Rudeness demonstrates an attitude that would seem to be the opposite, but is in fact just as proud, just as arrogant. Rudeness says, “I don’t care what anyone thinks of me!” “I don’t care that the pagans don’t tolerate a man having his father’s wife!” the man in Corinth may have said. It’s basically saying, “I could never be bothered by what some worthless peons think of me.” Do you see how that’s arrogant too? Love finds others important, so if you are loving, you will care what people think of you. You won’t be controlled by it, because love for God means you ultimately care more what He thinks of you, but love will be very slow to flaunt the standards of the community in which it lives. Its first preference will be to oblige. There are times where righteousness requires you to do something very unpopular, something the community may even call evil, but if you’re doing something both your church community and the world around you sees as way out of bounds, guess who’s probably wrong? It is arrogant to assume otherwise.
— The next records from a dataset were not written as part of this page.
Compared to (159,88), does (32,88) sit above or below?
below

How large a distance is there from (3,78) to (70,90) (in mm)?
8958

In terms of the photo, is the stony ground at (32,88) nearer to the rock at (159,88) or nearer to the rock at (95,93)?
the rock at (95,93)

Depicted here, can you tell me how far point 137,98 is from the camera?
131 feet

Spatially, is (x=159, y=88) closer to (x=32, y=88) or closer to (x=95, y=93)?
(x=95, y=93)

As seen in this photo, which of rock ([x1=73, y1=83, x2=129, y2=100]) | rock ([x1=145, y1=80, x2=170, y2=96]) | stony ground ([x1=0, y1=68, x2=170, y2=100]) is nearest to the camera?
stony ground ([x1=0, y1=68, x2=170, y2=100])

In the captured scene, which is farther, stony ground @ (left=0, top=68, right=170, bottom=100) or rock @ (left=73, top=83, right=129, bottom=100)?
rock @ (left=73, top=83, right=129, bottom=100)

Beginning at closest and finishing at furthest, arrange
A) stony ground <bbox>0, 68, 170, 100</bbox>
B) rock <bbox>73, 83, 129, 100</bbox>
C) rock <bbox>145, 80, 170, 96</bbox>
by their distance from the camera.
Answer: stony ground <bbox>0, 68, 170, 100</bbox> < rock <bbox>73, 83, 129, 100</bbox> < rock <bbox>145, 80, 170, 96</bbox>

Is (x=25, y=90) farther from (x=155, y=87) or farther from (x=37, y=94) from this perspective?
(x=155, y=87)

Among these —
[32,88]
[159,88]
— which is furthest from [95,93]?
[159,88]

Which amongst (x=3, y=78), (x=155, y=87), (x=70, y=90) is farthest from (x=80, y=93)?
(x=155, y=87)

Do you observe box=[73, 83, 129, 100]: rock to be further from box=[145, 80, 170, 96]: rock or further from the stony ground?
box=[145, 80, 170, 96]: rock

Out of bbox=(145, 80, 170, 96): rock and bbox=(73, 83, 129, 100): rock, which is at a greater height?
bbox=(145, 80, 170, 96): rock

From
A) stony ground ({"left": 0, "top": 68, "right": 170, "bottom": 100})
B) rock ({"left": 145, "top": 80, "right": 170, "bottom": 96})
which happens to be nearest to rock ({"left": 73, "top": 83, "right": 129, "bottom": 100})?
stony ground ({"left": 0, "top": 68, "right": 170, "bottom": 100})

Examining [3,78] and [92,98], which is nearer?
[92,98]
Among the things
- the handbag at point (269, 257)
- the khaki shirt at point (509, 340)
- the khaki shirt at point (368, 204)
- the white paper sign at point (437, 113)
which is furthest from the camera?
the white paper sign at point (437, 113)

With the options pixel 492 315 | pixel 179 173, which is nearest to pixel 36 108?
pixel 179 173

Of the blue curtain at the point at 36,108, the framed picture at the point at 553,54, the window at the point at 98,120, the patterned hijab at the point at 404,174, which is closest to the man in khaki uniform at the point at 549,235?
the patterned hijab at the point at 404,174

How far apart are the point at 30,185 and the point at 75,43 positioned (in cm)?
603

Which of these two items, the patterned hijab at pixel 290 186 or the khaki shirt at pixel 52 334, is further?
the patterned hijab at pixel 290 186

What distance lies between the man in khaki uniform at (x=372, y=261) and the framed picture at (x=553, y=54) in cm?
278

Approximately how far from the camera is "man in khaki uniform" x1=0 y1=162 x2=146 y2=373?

It is not an example of Christian freedom to say whatever you want or just “tell it like it is”; it’s arrogance.

 

And much like boasting, you can socialize and discipline yourself out of rudeness. You can become very polite and politically correct on your own. But the arrogance of the heart, the arrogance we are so quick to condemn when we see it in others, we must all acknowledge is not absent from our hearts. Pride is the universal human sin, universal to all but one. When God became a man in Jesus Christ, the love that is not arrogant became human. Remember we said God actually is comparatively greater and better than all He made, yet listen to this description of Him from our call to worship this morning: Who is like the LORD our God, who is seated on high, who looks far down

on the heavens and the earth? He raises the poor from the dust and lifts the needy from the ash heap” (Psalm 113:5-6). Indeed, who is like Him? Who is actually great like Him? None. And who from a position of genuine greatness nonetheless looks far down, on the heavens even, and even farther down, on little specks of dust like you and me, on even the poorest and neediest among us, in order to raise us up? None. None but Him. Though He was truly above us, He did not consider relationship with us to be beneath Him. Though He is truly cool if that word can be used of Him, He associated with us when we were most definitely not cool.

 

And in Jesus Christ He not only looked down on us; He came down to us, taking on the form of a servant. Something that occasionally bothers people about Jesus in the Gospels, something that has bothered me from time to time, is He doesn’t seem to just come out and say, “Hey; I’m God. Worship me.” He hints at it when He needs to, and when others call Him that He doesn’t deny it, but He doesn’t trumpet it and demand that everyone roll out the red carpet for Him. At His trial before His crucifixion, when Pilate asked him if he was the king of the Jews, though He truly was, He simply replied, “you have said so.” Why’s he do that? Is he just being cryptic and mysterious? No. He does it because He is the love that does not boast. He is the love that is not arrogant or rude, and He came not to be praised, but to be condemned, condemned in our place, so we who are arrogant could be forgiven, freed from our arrogance, and one day even made great in the sight of God through Him. He then rose from the dead and ascended again to His position of greatness, and yet even now continues to condescend in relationship with us.

 

Do you see how great and good He is? Do you see how much greater, how much better, He is than you and me? Then believe in Him, and He will shower His greatness and goodness upon you. He will forgive you, and He will begin to drive the arrogance out of you by His Spirit. Let the lips of another praise you; use yours to confess your sins, praise others, and most of all, to praise God. Let the standards of your community matter to you, because the people of your community matter to you. And stand in awe of the greatness and goodness of God to you in Jesus Christ. As long as you are looking up at Him, you won’t be looking down on others.